The caption on the back of the postcard:
"Marking its 30th anniversary this biennial juried show and traveling exhibit has been called "the premier international showcase for contemporary quilts" by the Wall Street Journal. The works are rich with metaphors, stories and fresh, original interpretations of a traditional medium. The techniques used include all manner of fabric manipulation: printing, painting, embellishing, dying, and more.

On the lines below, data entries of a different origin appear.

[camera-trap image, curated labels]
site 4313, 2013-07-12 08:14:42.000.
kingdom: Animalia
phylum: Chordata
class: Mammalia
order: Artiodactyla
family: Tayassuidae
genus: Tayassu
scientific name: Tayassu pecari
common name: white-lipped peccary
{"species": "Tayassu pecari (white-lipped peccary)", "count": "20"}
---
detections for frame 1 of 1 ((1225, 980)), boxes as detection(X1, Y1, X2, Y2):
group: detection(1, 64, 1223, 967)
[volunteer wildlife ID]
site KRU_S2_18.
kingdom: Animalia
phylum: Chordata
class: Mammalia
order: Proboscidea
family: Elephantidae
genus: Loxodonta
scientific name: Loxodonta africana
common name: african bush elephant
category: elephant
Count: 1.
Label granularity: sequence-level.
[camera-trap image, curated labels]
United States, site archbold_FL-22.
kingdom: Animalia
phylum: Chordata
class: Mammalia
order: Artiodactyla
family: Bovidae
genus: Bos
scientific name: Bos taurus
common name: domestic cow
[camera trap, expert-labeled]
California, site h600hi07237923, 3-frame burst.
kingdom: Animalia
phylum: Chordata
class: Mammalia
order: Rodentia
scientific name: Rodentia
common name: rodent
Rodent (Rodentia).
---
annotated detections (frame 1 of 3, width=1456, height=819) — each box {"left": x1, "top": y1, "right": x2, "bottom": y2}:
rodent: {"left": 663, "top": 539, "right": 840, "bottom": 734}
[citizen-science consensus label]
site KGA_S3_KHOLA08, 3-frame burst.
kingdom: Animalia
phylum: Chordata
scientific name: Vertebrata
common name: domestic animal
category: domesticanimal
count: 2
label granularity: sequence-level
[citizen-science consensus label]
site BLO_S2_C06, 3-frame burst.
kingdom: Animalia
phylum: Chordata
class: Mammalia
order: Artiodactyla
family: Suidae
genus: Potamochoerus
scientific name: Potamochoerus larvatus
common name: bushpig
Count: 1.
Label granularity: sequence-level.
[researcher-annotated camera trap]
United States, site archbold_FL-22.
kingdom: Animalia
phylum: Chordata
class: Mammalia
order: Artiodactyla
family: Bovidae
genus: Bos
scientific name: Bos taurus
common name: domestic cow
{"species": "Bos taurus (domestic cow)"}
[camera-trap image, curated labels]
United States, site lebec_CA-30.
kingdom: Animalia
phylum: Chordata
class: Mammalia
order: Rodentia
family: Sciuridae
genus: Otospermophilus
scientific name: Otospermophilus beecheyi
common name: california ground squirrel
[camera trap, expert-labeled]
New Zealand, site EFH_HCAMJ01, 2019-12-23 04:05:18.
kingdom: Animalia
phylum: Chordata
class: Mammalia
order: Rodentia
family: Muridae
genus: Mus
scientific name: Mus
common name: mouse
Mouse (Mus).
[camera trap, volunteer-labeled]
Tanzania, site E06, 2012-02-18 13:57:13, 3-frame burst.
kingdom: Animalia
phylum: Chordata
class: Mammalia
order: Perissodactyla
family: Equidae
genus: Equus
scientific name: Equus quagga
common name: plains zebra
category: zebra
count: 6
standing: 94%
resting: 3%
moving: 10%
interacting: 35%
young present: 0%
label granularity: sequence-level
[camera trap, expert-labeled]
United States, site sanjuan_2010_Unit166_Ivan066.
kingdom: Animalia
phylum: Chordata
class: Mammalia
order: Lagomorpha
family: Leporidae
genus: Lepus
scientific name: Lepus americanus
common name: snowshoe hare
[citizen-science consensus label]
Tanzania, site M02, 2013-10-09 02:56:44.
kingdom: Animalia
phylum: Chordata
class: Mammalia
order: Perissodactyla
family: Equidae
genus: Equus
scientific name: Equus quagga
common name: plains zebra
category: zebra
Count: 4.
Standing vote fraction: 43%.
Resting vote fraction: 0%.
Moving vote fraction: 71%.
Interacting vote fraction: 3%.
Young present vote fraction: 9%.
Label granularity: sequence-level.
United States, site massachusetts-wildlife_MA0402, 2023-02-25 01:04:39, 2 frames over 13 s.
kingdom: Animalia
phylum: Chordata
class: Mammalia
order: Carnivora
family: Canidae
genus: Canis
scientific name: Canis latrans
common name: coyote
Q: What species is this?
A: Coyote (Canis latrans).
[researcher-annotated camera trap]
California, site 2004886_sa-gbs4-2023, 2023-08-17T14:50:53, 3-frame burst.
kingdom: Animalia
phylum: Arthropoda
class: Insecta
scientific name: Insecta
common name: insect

Quilt National was intended to demonstrate the transformations taking place in the world of quilting. Its purpose was then, and still is, to carry the definition of quilting far beyond its traditional parameters and to promote quilt making as what it always has been --an art form."
--Visual Arts Center of Northwest Florida Panama City, Florida

My words:
There were no traditional quilts here! The exhibit was well done and the quilts were amazingly detailed and high quality. I was surprised, however, that the number of quilts shown was small,
(maybe 24? I didn't count) so I am not sure if this was a partial (traveling) exhibit, or if the number
of high quality quilts being submitted has decreased dramatically. When I first saw a Quilt National exhibit years ago, at the Dairy Barn in Athens, Ohio, there were hundreds of quilts, both traditional and contemporary. The majority of the 2009 quilts were machine-quilted, and the designs and technical expertise were phenomenal. No photographs of the quilts were allowed, so I am only showing the promotional postcard I picked up during my visit. This was contemporary painting with fabric and thread, and I am pleased to see that
quilting is alive and well in contemporary art. The colors, textures, and variety of treatments were stunning!

The exhibit continues through March 14, so time is short.
If you are in the area, it is worth a visit! For more info, visit


  1. Thanks for this post, Dianne. The traditional quilt and the art quilt are so much different, I'm not surprised that they are not shown at the same venues. However, like you, I was surprised that the number of quilts was small. I guess I'm also confused as to the definition of "Contemporary" quilt, too, and especially as opposed to "art" quilt.

    Although traditional quilt artists can, and often do, make very detailed quilts, lining seam up to endless seam, they all share one thing in common. They use a pattern to make their quilts.

    On the other hand, art quilts often don't use a commercial pattern, often are open, like modern art, to interpretation, often use free form stitching, and often are made using hand dyed fabrics, as well as unique embellishments and found objects.

    Thank you for showing the postcard and sharing your thoughts. I hope this inspires some traditional as well as contemporary quilters to explore this venue further when it comes to their town.